ABOUT US
MARVIN RESNIKOFF, PH.D.
Senior Associate
Dr. Marvin Resnikoff is an international consultant on radioactive waste issues.
A nuclear physicist and a graduate of the University of Michigan, Dr. Resnikoff has worked on radioactive issues since his first project at West Valley, New York in 1974. Throughout his career, he has assisted public interest groups and state and local governments across the US, Canada and England.

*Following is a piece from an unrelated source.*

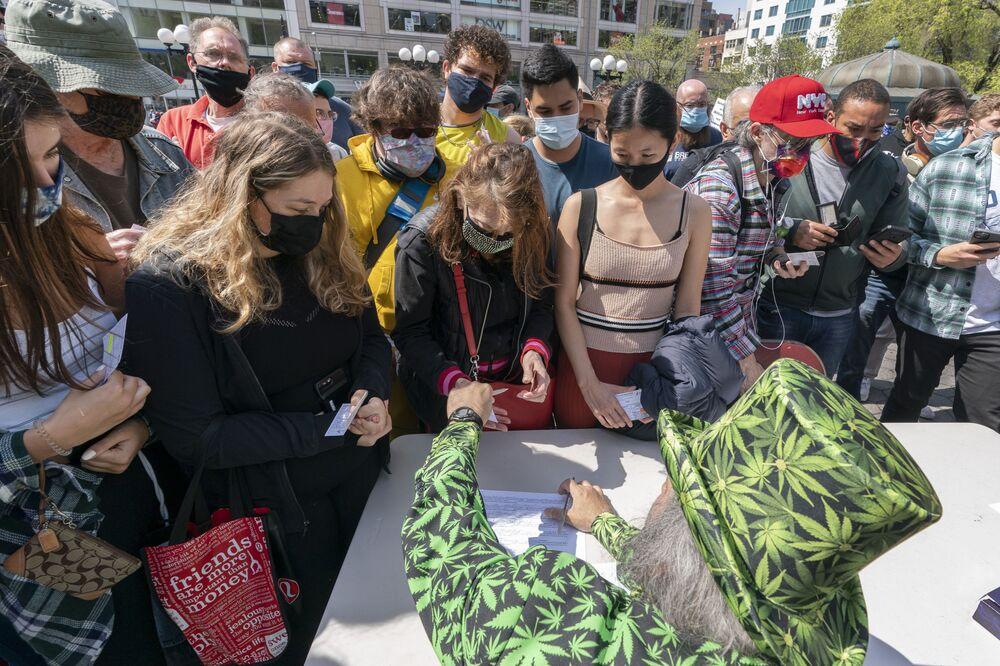 في 20 أبريل 2021، رجل يرتدي زي القنب يقوم بتوزيع سجائر الماريجوانا في نيويورك خلال حدث جوينتس فور جابز، حيث حصل البالغون الذين أظهروا بطاقات التطعيم الخاصة بـ كوفيد-19 على بطاقات اشتراك مجانية: البيرة والوعاء والدونات مجانا، سندات الادخار، تذكرة يانصيب لعربة ثلجية.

His recent research focus has been on the risk of transporting and storing radioactive nuclear reactor fuel, decommissioning nuclear facilities and the health impact of radioactive waste from oil and uranium production.
EDUCATION
Ph.D., Physics - 1965, University of Michigan
M.S., Physics - 1962, University of Michigan
B.A., Physics/Math - 1959, University of Michigan
SUMMARY OF PROFESSIONAL EXPERIENCE
Marvin Resnikoff is Senior Associate at Radioactive Waste Management Associates and is an international consultant on radioactive waste management issues. He is Principal Manager at Associates for dose reconstruction and risk assessment studies of radioactive waste facilities and transportation of radioactive materials. A nuclear physicist and a graduate of the University of Michigan, Dr. Resnikoff has worked on radioactive issues since his first project at West Valley, New York in 1974.

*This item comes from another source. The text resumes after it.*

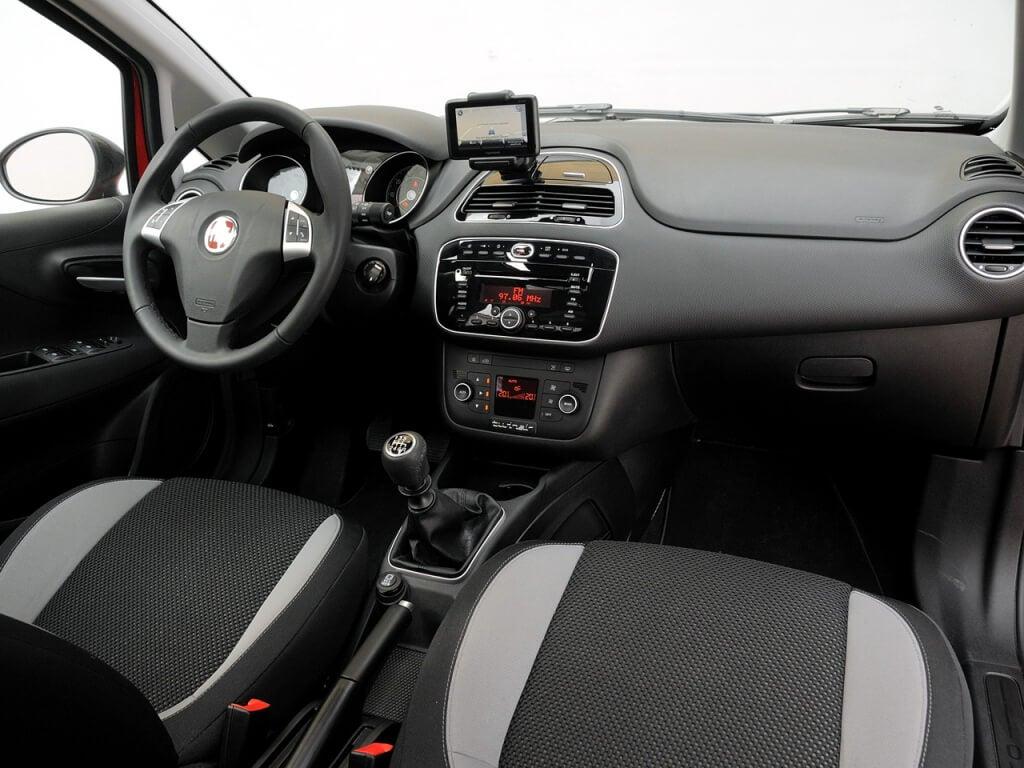 Fiat Punto: interior.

Throughout his career, he has assisted public interest groups and state and local governments across the US, Canada, Germany and England on radioactive waste storage and transportation issues. He has authored or co-authored four books on radioactive waste issues including Living Without Landfills, regarding low-level waste landfills, and The Next Nuclear Gamble, regarding transportation of radioactive waste.
PROJECTS
Radiological Implications of Fracking. Dr. Resnikoff examined the radiological implications of fracking in papers on indoor radon concentrations and drill rock disposal in landfills from the Marcellus shale formation. For Delaware Riverkeepers (PA), FreshWater Accountability Project (OH) and Residents for the Protection of Lowman and Chemung (NY) he wrote reports that examined the implication of disposal of drill cuttings and drill fluids on landfills and the environment. In 2011 he was an invited speaker at the national conference of the Water and Environment Federation. He examined several fracking sites in Pennsylvania.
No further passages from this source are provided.